Given text:
◇ ◇ ◇
- Write up a report of the effects of tension and wool type
(A or B) on the number of breaks. Include the following
points:
If you could choose one combination of tension and wool type to
minimize breaks, which would it be?
Is your favorite wool type always better?
Is your favorite tension tension always best?
Do the residuals give any indication of a problem with the
assumptions of ordinary least squares regression? If so, fix it.
Fit the full interaction model and interpret each line of the
table printed by the anova command in R.
- What size is the full model matrix? Write out the X
matrix for this model showing each unique row.
- What size is XT X? Use R to
create it. Start with:
myX <- with(warpbreaks, cbind(1, wool=="A",wool=="B", tension=="L", ...)
Interaction columns really are elementwise products of main
effects columns. Don't show the whole X, but do print
out XT X. Find its rank.
(XtX <- crossprod(myX))
qr(XtX)$rank
- Look at the model matrix R uses (apply the
model.matrix function to your full fitted model) and its
crossproduct. Verify or refute the claim: by deleting certain
rows and the same columns of the
full XT X we can obtain the one R
gives. Verify or refute: the R crossproduct model matrix is of
full column rank. Use the ginv function in the MASS package to
find a generalized inverse of XTX.
- Create a zero matrix the same size as
full XT X. In the rows and columns
which are not removed to get R's smaller matrix, set in the
values of the generalized inverse above.
RsXtXinv <- MASS::ginv( crossprod(model.matrix(my.fitted.model)))
myXtXinv <- matrix(0,12,12) ## or ## 0 * myXtX
omit.rows <- c(....) ## fill this in from above
myXtXinv[-omit.rows, -omit.rows] <- RsXtXinv
Demonstrate (to machine precision) that the resulting matrix is
a generalized inverse of XT X.
◇ ◇ ◇
Dataset excerpt:
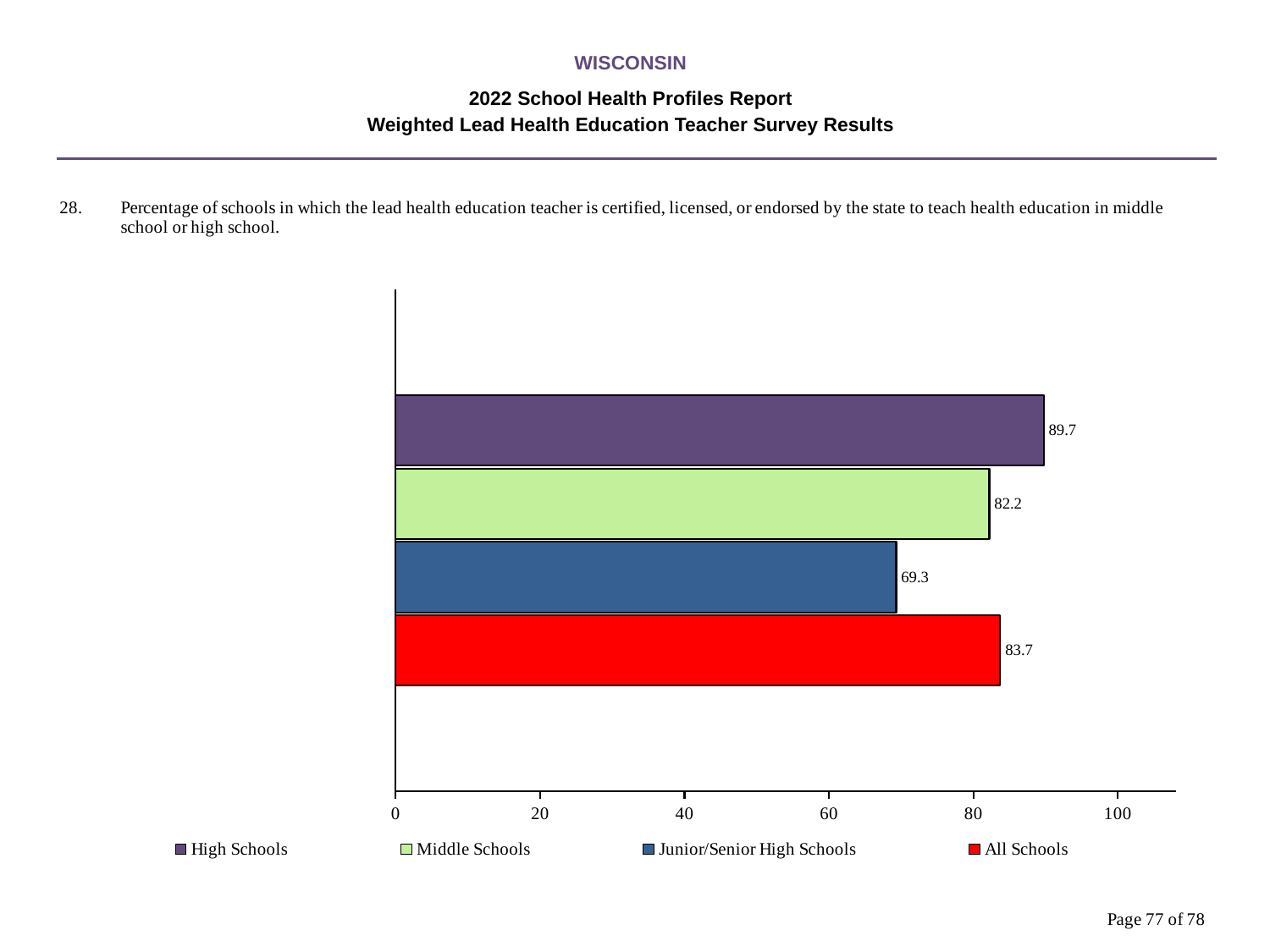
Which school type has the lowest value? Junior/Senior High Schools What is the difference between the All Schools value and the Middle Schools value? 1.5 What is the value for All Schools? 83.7 What is the value for Middle Schools? 82.2 Is the value for Junior/Senior High Schools greater or less than 80? less What is the value for High Schools? 89.7 How many series does the legend list? 4 What is the value for Junior/Senior High Schools? 69.3 Which school type has the highest value? High Schools What kind of chart is shown on the slide? bar chart What is the difference between the High Schools value and the Junior/Senior High Schools value? 20.4 Which is larger, the value for High Schools or the value for Middle Schools? High Schools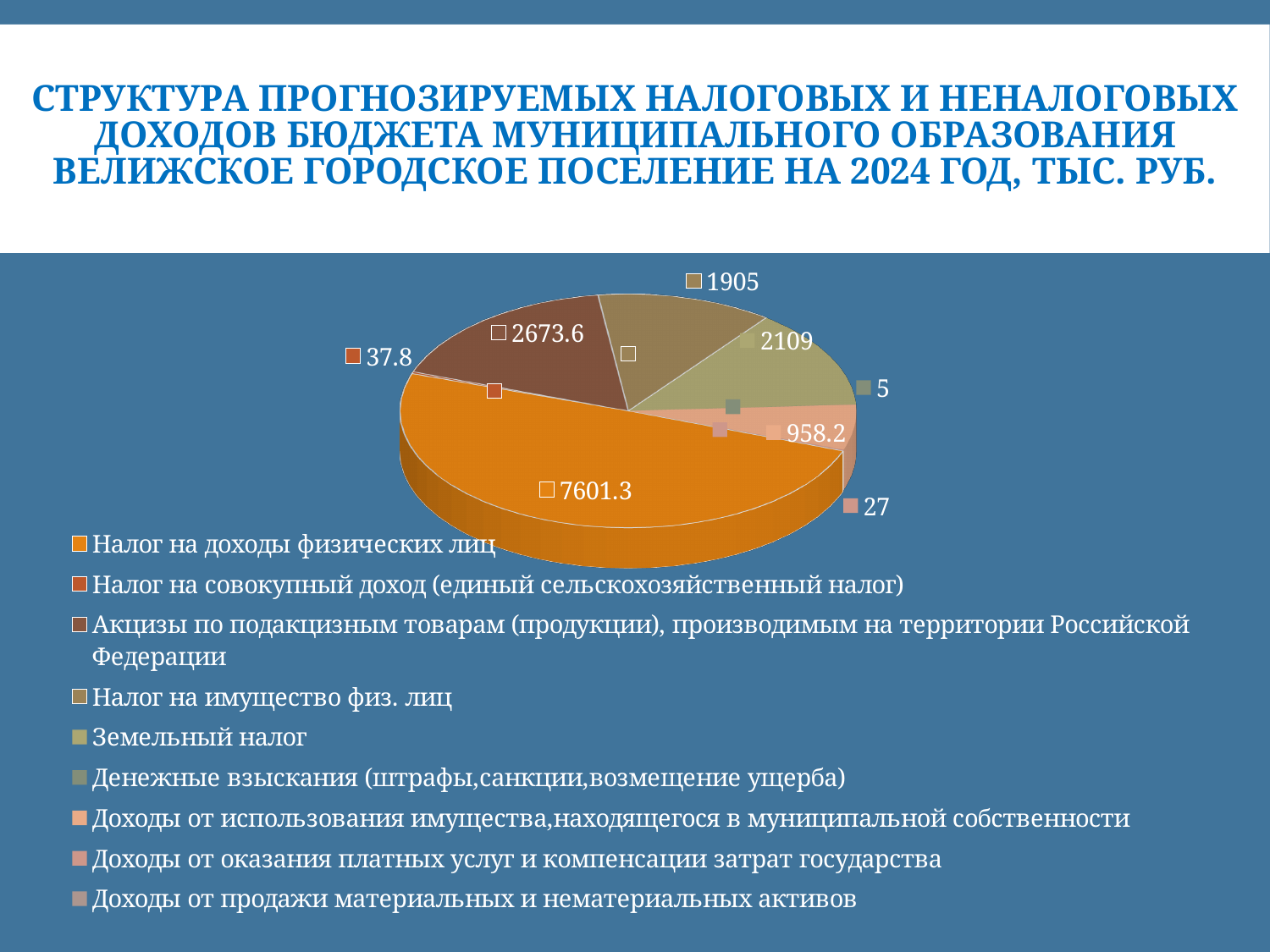
What kind of chart is shown on the slide? Pie chart Which category has the largest slice of the pie? Налог на доходы физических лиц What is the value for Налог на доходы физических лиц? 7601.3 What is the value for Налог на имущество физ. лиц? 1905 How many categories does the legend list? 9 What is the value for Доходы от использования имущества, находящегося в муниципальной собственности? 958.2 What is the difference between Земельный налог and Налог на имущество физ. лиц? 204 What is the value for Налог на совокупный доход (единый сельскохозяйственный налог)? 37.8 Which is larger, Земельный налог or Налог на имущество физ. лиц? Земельный налог What is the value for Земельный налог? 2109 What year does the chart title refer to? 2024 What is the value for Акцизы по подакцизным товарам (продукции), производимым на территории Российской Федерации? 2673.6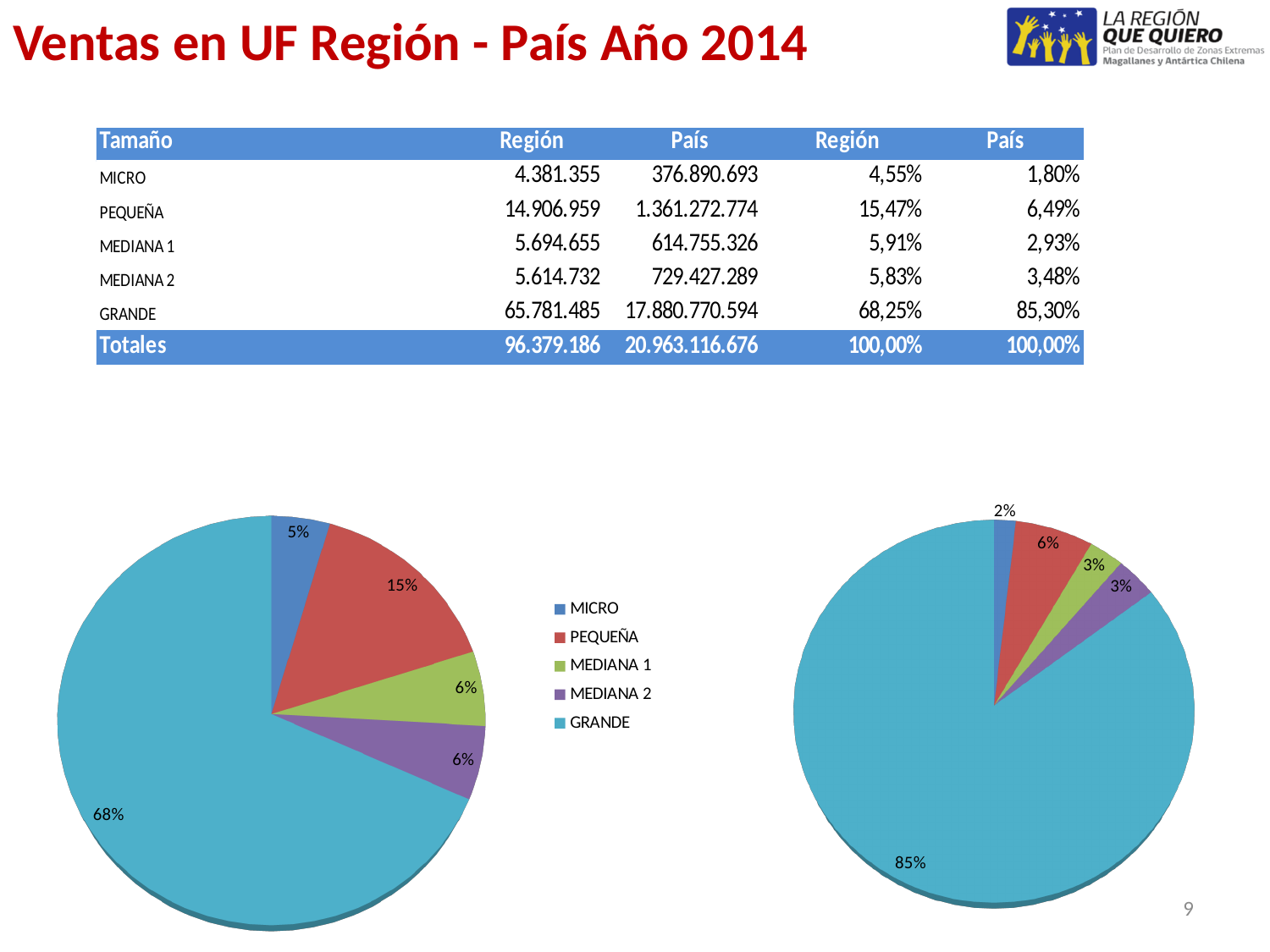
In the right pie chart, what is the difference between the GRANDE share and the PEQUEÑA share? 79 percentage points In the right pie chart, what share does MICRO have? 2% In the left pie chart, which category has the largest slice? GRANDE In the left pie chart, what share does GRANDE have? 68% In the right pie chart, which category has the smallest slice? MICRO How many slices does the right pie chart have? 5 How many entries does the legend between the two pie charts list? 5 In the right pie chart, what share does GRANDE have? 85% In the left pie chart, which category has the smallest slice? MICRO In the left pie chart, which is larger, the PEQUEÑA slice or the MEDIANA 1 slice? PEQUEÑA What kind of chart is the left chart on the slide? Pie chart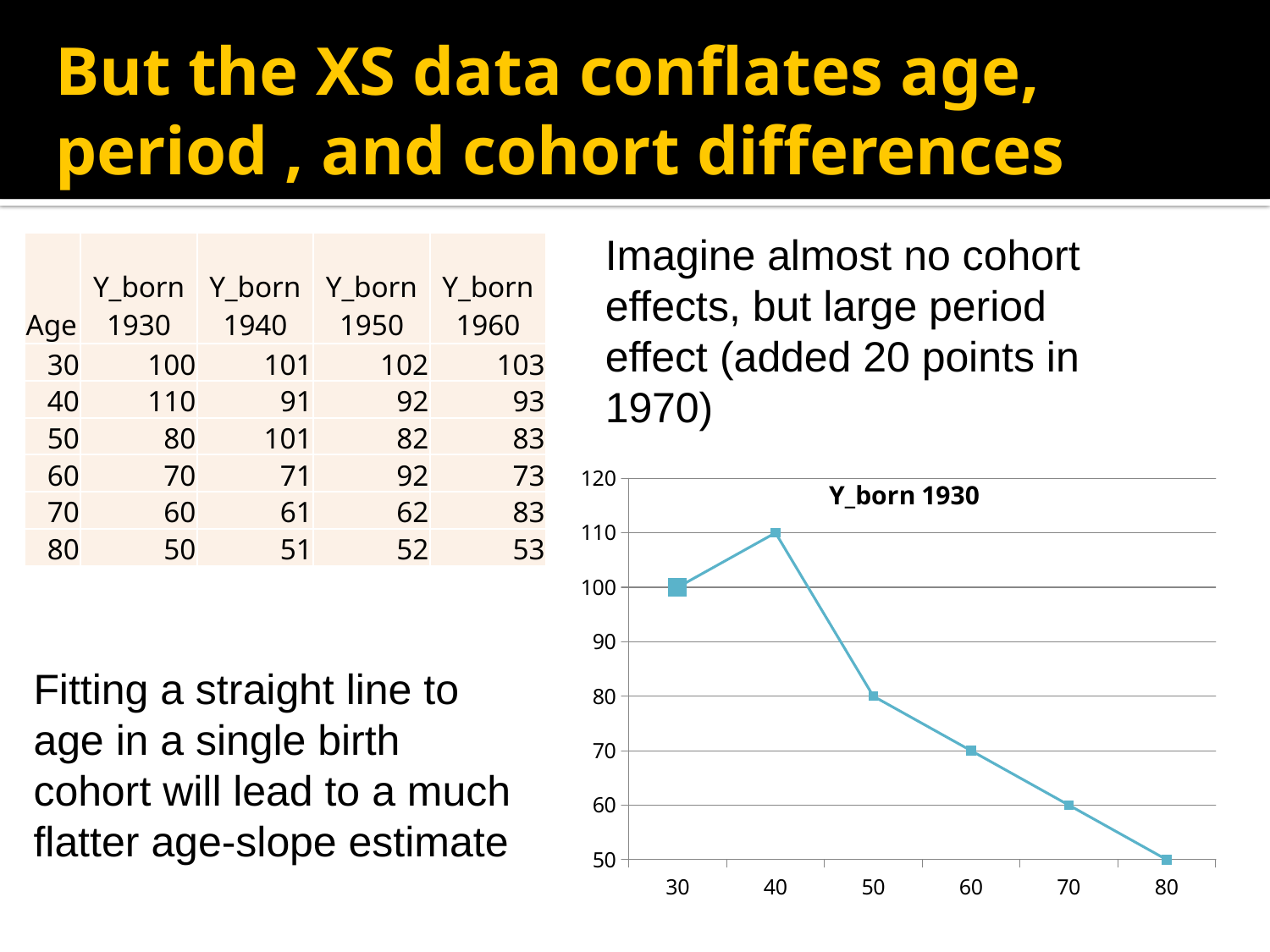
Which is larger, the value at age 30 or the value at age 60? age 30 What is the value at age 30 on the chart? 100 At which age is the plotted value highest? 40 What kind of chart is shown on the slide? line chart From age 40 to age 80, do the values rise or fall? fall What is the value at age 40 on the chart? 110 At which age is the plotted value lowest? 80 What is the value at age 50 on the chart? 80 What is the difference between the values at age 40 and age 50? 30 How many data points are plotted on the chart? 6 What is the title of the chart? Y_born 1930 What is the value at age 80 on the chart? 50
◇ ◇ ◇
Task: Transcribe the passage of the wool and tension exercise above from "Is your favorite tension" to "Find its rank.".

Answer section:
Is your favorite tension tension always best?
Do the residuals give any indication of a problem with the
assumptions of ordinary least squares regression? If so, fix it.
Fit the full interaction model and interpret each line of the
table printed by the anova command in R.
- What size is the full model matrix? Write out the X
matrix for this model showing each unique row.
- What size is XT X? Use R to
create it. Start with:
myX <- with(warpbreaks, cbind(1, wool=="A",wool=="B", tension=="L", ...)
Interaction columns really are elementwise products of main
effects columns. Don't show the whole X, but do print
out XT X. Find its rank.